SOLE SURVIVOR
Now for all you hard core reality TV junkies, don’t think for one minute that this week’s article is about the recently completed Australian Survivor show. Sure, the unlikely success of Kristie Bennett being crowned Sole Survivor and taking away half a million dollars after a gruelling six and half hour final endurance challenge, with the ocean crashing all around her, might have been just a little captivating. However, throw in all the deceit, alliances and con jobs that contestants poured on each other and you have to admit that this is not real life as it should be played out.
So it might have just been coincidental, when 2 days later I attended the book launch of ‘Sole Survivor’, written by WWII veteran, Brian Walley, at the Margaret River Book Shop. The contrast between the TV show and this evening could not have been greater. Here was a remarkable man, all of 94 years of age, with his family around him, celebrating a life well lived.
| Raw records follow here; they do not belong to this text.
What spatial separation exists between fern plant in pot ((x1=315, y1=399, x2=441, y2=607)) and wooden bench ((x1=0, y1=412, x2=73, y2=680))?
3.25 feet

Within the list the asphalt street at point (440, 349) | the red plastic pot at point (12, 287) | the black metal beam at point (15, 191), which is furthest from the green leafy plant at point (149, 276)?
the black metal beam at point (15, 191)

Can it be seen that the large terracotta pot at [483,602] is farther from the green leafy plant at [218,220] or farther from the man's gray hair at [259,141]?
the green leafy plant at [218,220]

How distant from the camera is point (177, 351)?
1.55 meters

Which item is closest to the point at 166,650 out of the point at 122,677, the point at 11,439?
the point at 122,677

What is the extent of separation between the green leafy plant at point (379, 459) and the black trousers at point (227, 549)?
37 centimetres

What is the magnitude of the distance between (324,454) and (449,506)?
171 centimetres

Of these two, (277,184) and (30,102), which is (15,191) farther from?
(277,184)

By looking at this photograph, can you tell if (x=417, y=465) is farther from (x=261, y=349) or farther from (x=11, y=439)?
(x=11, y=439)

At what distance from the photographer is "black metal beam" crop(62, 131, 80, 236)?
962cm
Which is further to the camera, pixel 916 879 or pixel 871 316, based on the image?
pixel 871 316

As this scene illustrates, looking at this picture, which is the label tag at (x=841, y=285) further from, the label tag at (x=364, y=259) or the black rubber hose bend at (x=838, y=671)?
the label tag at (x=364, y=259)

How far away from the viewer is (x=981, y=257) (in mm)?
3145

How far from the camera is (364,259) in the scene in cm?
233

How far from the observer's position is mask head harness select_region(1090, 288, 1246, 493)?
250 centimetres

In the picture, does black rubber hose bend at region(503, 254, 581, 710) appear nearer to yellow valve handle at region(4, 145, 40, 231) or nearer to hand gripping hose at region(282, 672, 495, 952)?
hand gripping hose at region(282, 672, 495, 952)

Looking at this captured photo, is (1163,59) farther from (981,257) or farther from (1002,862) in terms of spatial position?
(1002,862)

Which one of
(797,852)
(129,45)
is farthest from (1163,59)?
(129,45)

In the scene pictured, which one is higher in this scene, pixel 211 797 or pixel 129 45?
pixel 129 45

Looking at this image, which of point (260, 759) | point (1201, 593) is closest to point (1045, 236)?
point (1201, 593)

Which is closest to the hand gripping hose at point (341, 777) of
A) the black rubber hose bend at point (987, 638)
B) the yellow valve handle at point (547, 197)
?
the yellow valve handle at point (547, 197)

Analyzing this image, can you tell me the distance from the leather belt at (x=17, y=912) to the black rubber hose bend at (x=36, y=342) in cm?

Brian enlisted in the air crew training at age 17 (bumped his age up a year to get in), received his flying wings at 18, then flew four missions as a 19 year old before ditching the Whitley bomber in the North Sea, in pitch black, horrendous conditions on his fateful fifth mission to Berlin. We are talking 80 knot winds, 20 metre seas and 5 young blokes trying to survive a 100 miles out to sea. Brian was initially trapped in the aircraft, suffered a broken kneecap among other injuries and was the last to exit into the soon leaking open inflatable life raft. Sadly the duffel bag with hot coffee and sandwiches was left behind in the rush and so they were left with meagre life raft rations. “Many is the time I have watched the dawn break, but never have I experienced such a scene of desolation as those first few grey streaks heralding the morning of 8 November.” On the first morning the liferaft capsized after surfing down a massive wave and the rear gunner and wireless operator were never seen again. The next night the navigator had “simply frozen to death” and on the second day the Skipper passed away, leaving Brian all alone. All seemed lost, but then on dusk a Heinkjel seaplane roared overhead with the front machine gun pointed directly at Brian. Fortunately they did not fire, were able to land and Brian was rescued. The squadron Kommandant told Brian that the war was over for him, but nothing could have been further from the truth as for Brian it had only just started. As his story unfolds, he spends three and a half years as a prisoner of war, attempts two escapes, but when caught during the second attempt and punished with bread and water for twenty eight days, thought better of it after that.
The enthusiastic crowd at the bookshop ‘peppered’ Brian with questions about his experiences and afterwards he happily personally signed all the purchased copies. I managed to chat with the book’s editor, Alex George, during the evening and it was obvious he played a pivotal role in bringing all Brian’s life together in one piece of work. There is so much more to this story, including dairy farming, mining, even prospecting and camping in Australia, but I guess you will just have to go and buy a copy to find out about this ‘Sole Survivor-A Life on Borrowed Time’.
To answer last week’s question, Sint Maarten is an island country in the Carribean Sea. This week’s questions is, “What was Brian Walleys’ mothers’ maiden name, that is closely tied to a famous Antarctic explorer?”